Direction 1:
Could you reproduce verbatim the portion of the climate change viewpoint starting with "This means that" and going on through "and research environment."?
Direction 2:
Which systems does the climate change viewpoint identify as causing the systems breakdown it describes?

Provided passage:
——————

Abstract
Climate change is now a focal issue within business school research and education. While laudable, the focus is both inadequate and, at times, misguided. Research and courses on climate change focus primarily on human and economic systems with limited attention to the natural systems in which they are embedded and which are becoming inhospitable to human and other life forms. A growing recognition of the Anthropocene era raises questions about the viability of this continued emphasis, exposing a mismatch between the research and teaching approach being used and the geophysical reality being studied. This presents the sustainable business scholar with a dilemma between adhering to existing academic norms for publication and promotion and challenging those norms to fully address our destruction of the natural systems that sustain us. This viewpoint examines a needed reorientation of our research and teaching models.
Keywords
Introduction
In recent years, business schools in the United States, Europe, and elsewhere have begun to address both environmental issues, in general, and climate change, in particular, in both their scholarly research and classroom teaching. We are genuinely impressed at the progress this represents, having both worked on environmental issues for the past 30 years of our academic careers, and written dissertations on these issues at a time when few thought it wise to focus on the natural environment and spillover issues in business. Indeed, when we both started our academic careers, few top business and management journals accepted papers on the topic. Today, that is all different. Witness the programs, specialization, and majors in sustainable business and a rapid rise in business and environment publications, reaching thousands over the past decade. And yet, despite these advances, environmental grand challenges, such as climate change, have worsened.
The problem is that, while most business schools are catching up, their focus is all-too-often both inadequate and, at times, misguided, while, at the same time, the nature of the challenge has grown and evolved. Currently, climate change is not, in its truest sense, an environmental issue. It is a system’s breakdown. And to correct a systems breakdown, we must correct the systems that are causing it. Those systems are business, the market, and the variant of shareholder capitalism as it is presently configured. While some conveniently call climate change an “externality” or “unintended consequence,” its causes are actually embedded in those economic and social systems. We are creating the problem by misguided design.
This means that our research and teaching models, which have changed little over the past decades, are based on a reality and modernist future that no longer exist. As such, the solutions we offer are incremental at best when transformational changes are needed. While these solutions may slow the velocity at which we are heading toward system collapse, they are not reversing direction. The scope of the problem and the scale of necessary solutions do not fit within the present curricular and research environment.

——————

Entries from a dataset
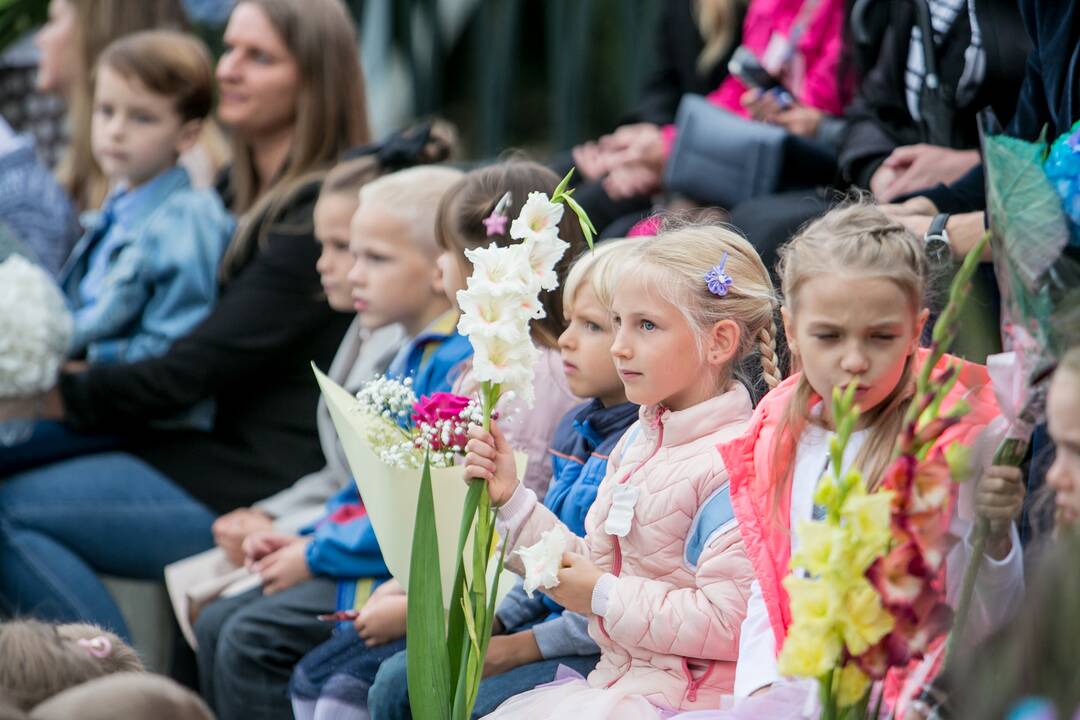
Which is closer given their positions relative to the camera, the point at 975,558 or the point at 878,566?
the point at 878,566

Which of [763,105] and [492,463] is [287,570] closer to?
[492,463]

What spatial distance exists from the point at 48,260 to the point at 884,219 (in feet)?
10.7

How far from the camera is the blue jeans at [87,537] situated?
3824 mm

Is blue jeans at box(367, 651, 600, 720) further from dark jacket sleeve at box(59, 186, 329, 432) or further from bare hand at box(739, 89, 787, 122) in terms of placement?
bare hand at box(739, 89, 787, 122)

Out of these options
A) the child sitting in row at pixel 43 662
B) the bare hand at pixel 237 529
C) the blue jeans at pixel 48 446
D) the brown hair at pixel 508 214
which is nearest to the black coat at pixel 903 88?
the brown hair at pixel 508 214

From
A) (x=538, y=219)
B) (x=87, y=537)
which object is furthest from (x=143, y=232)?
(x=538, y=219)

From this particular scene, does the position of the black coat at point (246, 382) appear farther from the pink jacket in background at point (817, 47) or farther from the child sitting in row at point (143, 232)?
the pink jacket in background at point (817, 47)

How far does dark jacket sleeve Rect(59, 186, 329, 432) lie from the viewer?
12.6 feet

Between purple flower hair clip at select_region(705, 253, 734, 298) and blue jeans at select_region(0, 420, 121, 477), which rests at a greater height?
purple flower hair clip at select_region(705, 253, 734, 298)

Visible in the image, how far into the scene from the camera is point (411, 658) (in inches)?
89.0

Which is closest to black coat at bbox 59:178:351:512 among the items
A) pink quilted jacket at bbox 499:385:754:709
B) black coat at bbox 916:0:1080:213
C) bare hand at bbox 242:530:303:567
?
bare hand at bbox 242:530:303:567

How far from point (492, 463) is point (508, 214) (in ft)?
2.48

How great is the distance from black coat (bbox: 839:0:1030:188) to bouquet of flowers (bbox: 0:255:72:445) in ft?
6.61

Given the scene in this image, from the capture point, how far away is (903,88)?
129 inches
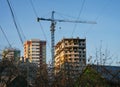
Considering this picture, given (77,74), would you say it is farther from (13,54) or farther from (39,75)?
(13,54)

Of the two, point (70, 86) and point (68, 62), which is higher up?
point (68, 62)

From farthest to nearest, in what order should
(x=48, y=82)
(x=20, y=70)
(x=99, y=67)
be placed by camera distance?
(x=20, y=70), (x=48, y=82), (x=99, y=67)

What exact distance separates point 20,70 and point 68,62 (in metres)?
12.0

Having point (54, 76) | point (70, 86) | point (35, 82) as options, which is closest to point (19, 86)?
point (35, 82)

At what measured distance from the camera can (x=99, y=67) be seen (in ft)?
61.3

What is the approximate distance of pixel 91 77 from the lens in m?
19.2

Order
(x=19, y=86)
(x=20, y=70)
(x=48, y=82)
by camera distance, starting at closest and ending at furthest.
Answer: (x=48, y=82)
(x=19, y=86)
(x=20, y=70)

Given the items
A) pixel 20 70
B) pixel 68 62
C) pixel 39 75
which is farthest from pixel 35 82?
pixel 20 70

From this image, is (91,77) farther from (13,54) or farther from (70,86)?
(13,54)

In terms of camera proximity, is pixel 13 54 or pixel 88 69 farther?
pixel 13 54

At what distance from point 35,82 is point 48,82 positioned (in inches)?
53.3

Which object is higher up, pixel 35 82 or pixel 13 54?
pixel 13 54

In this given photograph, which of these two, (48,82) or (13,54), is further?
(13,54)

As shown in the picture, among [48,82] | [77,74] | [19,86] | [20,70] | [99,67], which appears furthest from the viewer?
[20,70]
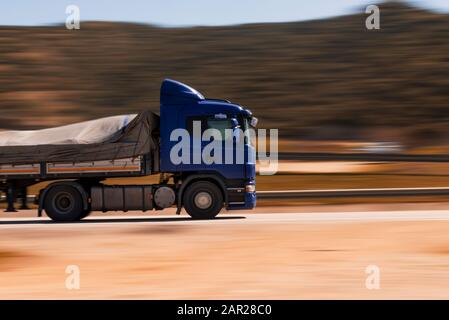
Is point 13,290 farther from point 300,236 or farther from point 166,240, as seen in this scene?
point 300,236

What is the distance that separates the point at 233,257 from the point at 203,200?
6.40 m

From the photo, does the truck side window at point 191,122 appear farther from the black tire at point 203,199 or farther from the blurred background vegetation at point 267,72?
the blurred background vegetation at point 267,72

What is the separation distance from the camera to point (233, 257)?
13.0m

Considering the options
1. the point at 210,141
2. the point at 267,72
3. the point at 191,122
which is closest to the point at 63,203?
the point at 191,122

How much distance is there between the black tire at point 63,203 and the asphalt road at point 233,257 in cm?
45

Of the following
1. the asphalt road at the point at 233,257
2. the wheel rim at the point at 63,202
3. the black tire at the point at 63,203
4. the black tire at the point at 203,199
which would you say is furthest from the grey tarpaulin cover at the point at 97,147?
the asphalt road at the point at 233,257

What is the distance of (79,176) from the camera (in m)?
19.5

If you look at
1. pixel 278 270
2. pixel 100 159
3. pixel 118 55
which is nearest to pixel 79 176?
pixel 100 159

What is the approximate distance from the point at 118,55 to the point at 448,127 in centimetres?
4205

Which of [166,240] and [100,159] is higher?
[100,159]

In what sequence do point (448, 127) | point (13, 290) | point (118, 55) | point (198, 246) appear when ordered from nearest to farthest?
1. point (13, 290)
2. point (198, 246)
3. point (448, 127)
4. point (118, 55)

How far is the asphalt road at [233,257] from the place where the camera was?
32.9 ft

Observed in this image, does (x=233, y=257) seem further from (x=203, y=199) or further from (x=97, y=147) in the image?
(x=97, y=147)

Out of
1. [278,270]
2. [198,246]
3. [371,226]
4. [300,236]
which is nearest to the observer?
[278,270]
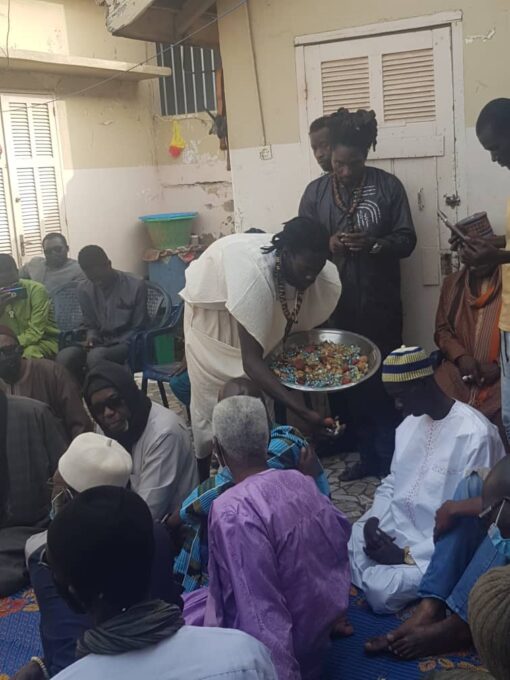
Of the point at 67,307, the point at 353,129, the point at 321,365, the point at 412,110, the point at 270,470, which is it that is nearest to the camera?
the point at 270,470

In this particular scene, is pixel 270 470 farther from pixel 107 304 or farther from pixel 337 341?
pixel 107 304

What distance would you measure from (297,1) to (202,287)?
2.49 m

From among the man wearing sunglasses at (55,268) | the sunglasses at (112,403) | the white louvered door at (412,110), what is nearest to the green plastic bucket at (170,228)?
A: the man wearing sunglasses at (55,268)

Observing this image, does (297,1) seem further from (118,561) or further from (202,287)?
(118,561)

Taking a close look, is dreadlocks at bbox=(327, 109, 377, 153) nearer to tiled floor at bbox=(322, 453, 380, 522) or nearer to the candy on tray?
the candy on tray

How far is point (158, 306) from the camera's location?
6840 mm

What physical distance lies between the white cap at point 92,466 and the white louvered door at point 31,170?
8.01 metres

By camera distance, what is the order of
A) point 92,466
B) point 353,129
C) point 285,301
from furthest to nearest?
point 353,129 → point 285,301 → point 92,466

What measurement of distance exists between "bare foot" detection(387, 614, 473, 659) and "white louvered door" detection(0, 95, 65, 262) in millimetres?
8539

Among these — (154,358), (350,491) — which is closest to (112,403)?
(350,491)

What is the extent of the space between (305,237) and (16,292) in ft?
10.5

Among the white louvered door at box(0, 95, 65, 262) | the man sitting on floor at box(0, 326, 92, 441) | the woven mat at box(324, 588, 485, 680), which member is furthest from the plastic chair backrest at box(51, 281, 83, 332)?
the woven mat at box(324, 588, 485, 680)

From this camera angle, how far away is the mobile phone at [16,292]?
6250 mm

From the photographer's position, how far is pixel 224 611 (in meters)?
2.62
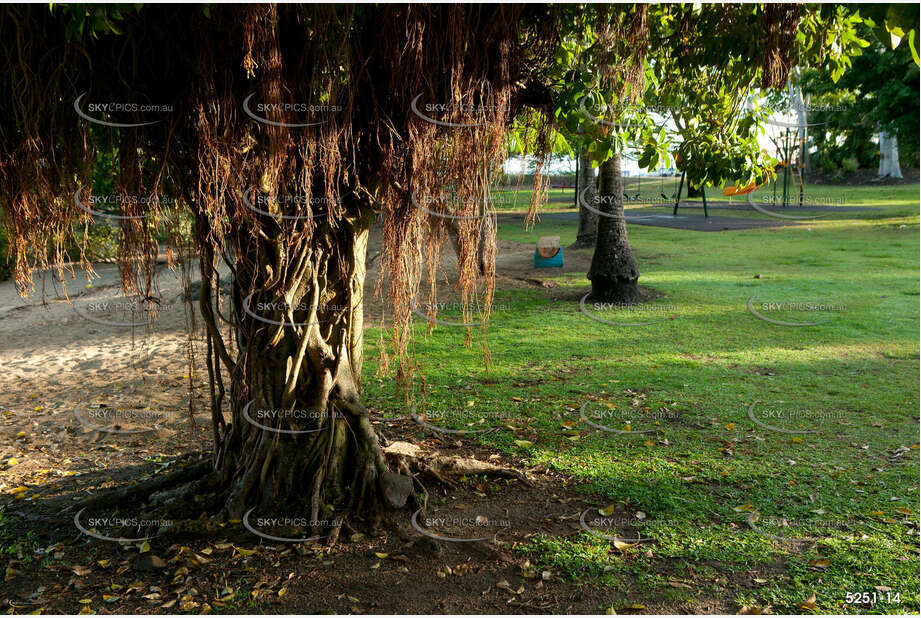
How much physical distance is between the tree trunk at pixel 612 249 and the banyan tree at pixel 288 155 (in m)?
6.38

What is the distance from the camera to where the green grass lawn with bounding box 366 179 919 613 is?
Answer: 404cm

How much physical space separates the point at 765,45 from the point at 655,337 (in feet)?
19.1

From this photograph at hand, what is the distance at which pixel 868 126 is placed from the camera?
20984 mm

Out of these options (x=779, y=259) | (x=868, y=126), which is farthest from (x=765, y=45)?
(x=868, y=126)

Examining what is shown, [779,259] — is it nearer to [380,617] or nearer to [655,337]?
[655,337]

——————

Task output 1:
This means that our research and teaching models, which have changed little over the past decades, are based on a reality and modernist future that no longer exist. As such, the solutions we offer are incremental at best when transformational changes are needed. While these solutions may slow the velocity at which we are heading toward system collapse, they are not reversing direction. The scope of the problem and the scale of necessary solutions do not fit within the present curricular and research environment.

Task output 2:
- Business
- The market
- The variant of shareholder capitalism as it is presently configured